Cramer’s altruistic outlook hints at her thoughts on what a book can, and should, accomplish. While she believes writers have a responsibility to push innovation in a positive direction, some readers and writers think that mindset interferes with the quality of a story. So addressing societal problems, be it via extended, post-apocalyptic metaphors, or via similarly bleak settings peppered with hope, doesn’t sit well with all sci-fi readers. Most notably, there are those -- cue the Sad Puppies -- who are nostalgic for the days of so-called Golden Age sci-fi: “Star Trek”-like space-travel adventures that offer a means of briefly escaping the restrictions of the real world. Nimble writing and world-building is supposedly the aim for such stories; political opinions, solutions-oriented and otherwise, are actively eschewed.

It involves hope not in the form of a triumphant narrator, but in the technologies we can create when we do something really miraculous: work together.

But the Puppies’ agenda -- which resulted in No Award being given at the Hugo Awards this year in categories for which only white men were nominated -- extends beyond particular tastes in writing styles. Claiming science-fiction has opted for “affirmative action”-guided decisions rather than supporting story-centric writing, they lobbied to place white, male writers -- including themselves -- on the award ballots.

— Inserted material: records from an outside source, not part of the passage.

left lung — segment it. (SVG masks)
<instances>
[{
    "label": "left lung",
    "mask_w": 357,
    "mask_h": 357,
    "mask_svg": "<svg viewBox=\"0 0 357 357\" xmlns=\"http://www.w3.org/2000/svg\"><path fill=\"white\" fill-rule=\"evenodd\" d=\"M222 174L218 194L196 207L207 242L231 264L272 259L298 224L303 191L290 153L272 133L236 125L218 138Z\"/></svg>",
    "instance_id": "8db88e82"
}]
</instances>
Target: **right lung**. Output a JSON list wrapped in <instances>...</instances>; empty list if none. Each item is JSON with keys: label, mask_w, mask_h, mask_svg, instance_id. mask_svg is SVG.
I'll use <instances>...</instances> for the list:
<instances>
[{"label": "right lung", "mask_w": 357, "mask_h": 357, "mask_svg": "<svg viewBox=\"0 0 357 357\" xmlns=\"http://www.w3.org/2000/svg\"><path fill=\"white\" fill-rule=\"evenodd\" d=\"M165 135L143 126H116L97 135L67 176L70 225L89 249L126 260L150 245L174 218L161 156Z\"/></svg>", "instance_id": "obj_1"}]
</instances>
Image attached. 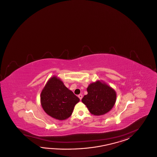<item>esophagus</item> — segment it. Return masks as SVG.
Here are the masks:
<instances>
[{"mask_svg": "<svg viewBox=\"0 0 157 157\" xmlns=\"http://www.w3.org/2000/svg\"><path fill=\"white\" fill-rule=\"evenodd\" d=\"M78 98L80 99V100H81L82 99V98H83V95H82V94H79V95H78Z\"/></svg>", "mask_w": 157, "mask_h": 157, "instance_id": "obj_1", "label": "esophagus"}]
</instances>
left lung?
<instances>
[{
	"mask_svg": "<svg viewBox=\"0 0 157 157\" xmlns=\"http://www.w3.org/2000/svg\"><path fill=\"white\" fill-rule=\"evenodd\" d=\"M87 91L88 94L84 96L82 101L92 115H104L114 106L116 92L105 82L96 80L88 85Z\"/></svg>",
	"mask_w": 157,
	"mask_h": 157,
	"instance_id": "1",
	"label": "left lung"
}]
</instances>
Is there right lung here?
<instances>
[{"instance_id":"add662e5","label":"right lung","mask_w":157,"mask_h":157,"mask_svg":"<svg viewBox=\"0 0 157 157\" xmlns=\"http://www.w3.org/2000/svg\"><path fill=\"white\" fill-rule=\"evenodd\" d=\"M79 100L57 76L51 77L48 80L40 95L44 111L52 117L59 120L70 117Z\"/></svg>"}]
</instances>
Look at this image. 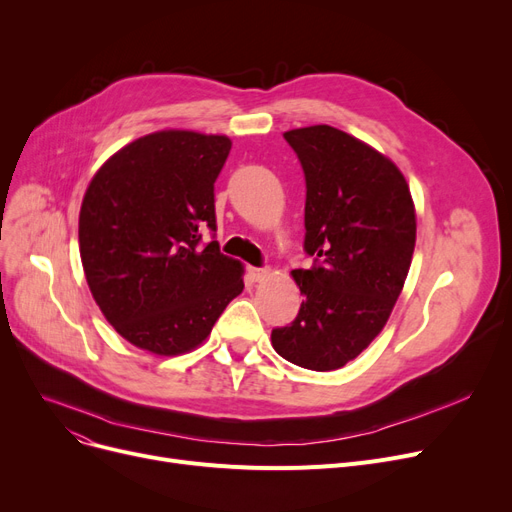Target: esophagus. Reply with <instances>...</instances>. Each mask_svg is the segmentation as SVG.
<instances>
[{
  "label": "esophagus",
  "mask_w": 512,
  "mask_h": 512,
  "mask_svg": "<svg viewBox=\"0 0 512 512\" xmlns=\"http://www.w3.org/2000/svg\"><path fill=\"white\" fill-rule=\"evenodd\" d=\"M270 276V270H265V267H249V278L253 282H261Z\"/></svg>",
  "instance_id": "esophagus-1"
}]
</instances>
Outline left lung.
I'll use <instances>...</instances> for the list:
<instances>
[{
	"label": "left lung",
	"instance_id": "8db88e82",
	"mask_svg": "<svg viewBox=\"0 0 512 512\" xmlns=\"http://www.w3.org/2000/svg\"><path fill=\"white\" fill-rule=\"evenodd\" d=\"M305 172V253L294 270L305 301L290 326L272 330L286 361L332 371L382 332L415 251L409 184L388 157L334 126L284 132Z\"/></svg>",
	"mask_w": 512,
	"mask_h": 512
}]
</instances>
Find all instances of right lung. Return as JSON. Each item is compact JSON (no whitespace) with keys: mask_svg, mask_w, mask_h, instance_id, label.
Instances as JSON below:
<instances>
[{"mask_svg":"<svg viewBox=\"0 0 512 512\" xmlns=\"http://www.w3.org/2000/svg\"><path fill=\"white\" fill-rule=\"evenodd\" d=\"M230 139L191 130L147 134L93 176L78 218L93 299L130 344L153 355L199 346L245 288L220 253L215 195Z\"/></svg>","mask_w":512,"mask_h":512,"instance_id":"add662e5","label":"right lung"}]
</instances>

Ashby spoke passionately against the Puppies’ movement: “That’s part of their battle cry: Why do we have to think about social issues in our science fiction? Why do we have to think about other genders, or sexualities, or economic circumstances? Why can’t it just be fun like it used to be? Well, yeah, I’m sure it was really fun when you weren’t thinking about it. Everything’s a lot more fun when you’re not thinking about it.”

Thinking about it, according to Ashby, involves confronting the dire state of life for some social groups. It involves constructing a narrative that encourages the reader to consider the lives of others, rather than just getting lost in his own fantasy world, in which he alone is the hero and the solution. It involves hope not in the form of a triumphant narrator, but in the technologies we can create when we do something really miraculous: work together.